Markets UK subcontract manufacturing market upward trend takes a dive
In the UK, the latest Contract Manufacturing Index (CMI) reveals that the steady upward trend since 2015 in the subcontract manufacturing market has taken a dive.
According to the latest Contract Manufacturing Index (CMI), the UK subcontract manufacturing market has crashed back by 37% in Q2 of 2019 compared to Q1, breaking its steady upward trend since 2015.
The index dropped to 101, just one point higher than the baseline figure of 100, which represents the average value of the subcontract market between 2014 and 2018. This is the lowest it has been since the first quarter of 2015 when the index was first published. Until this quarter the market had been steadily rising to reach a peak of 194 in March this year.
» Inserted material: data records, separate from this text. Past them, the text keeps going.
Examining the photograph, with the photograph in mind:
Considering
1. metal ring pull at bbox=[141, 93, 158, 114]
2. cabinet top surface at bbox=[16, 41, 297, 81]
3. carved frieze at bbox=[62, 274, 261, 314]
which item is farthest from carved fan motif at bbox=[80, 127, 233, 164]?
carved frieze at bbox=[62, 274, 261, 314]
Within the headline figures, both machining and fabrication fell sharply while other processes, including moulding and electronic manufacturing, bounced back slightly in May. The market was fairly evenly split with machining representing 43% of the value of contracts placed and 40% for fabrication.
Independent sourcing specialist Qimtek produces the CMI on a quarterly basis, which reflects the total purchasing budget for outsourced manufacturing of companies looking to place business in any given month. The sample covers over 4,000 companies, which together have a purchasing budget of over £3.4bn and a supplier base of more than 7,000 companies with a verified turnover excessing £25bn.
Qimtek owner Karl Wigart comments on the statistic: “The market had been holding up well in the face of uncertainty over Brexit but dropped significantly in April when the UK had been due to leave the EU.” He noted that April, May and June saw a steady decline in the index, with larger companies not sending out projects, which was especially visible in the West Midlands – the heart of the automotive industry.
“This suggests that OEMs had factored a high level of precautionary Brexit stockpiling into their 2019 production schedules and then had to run these stocks down once the leaving date was postponed,” Wigart adds.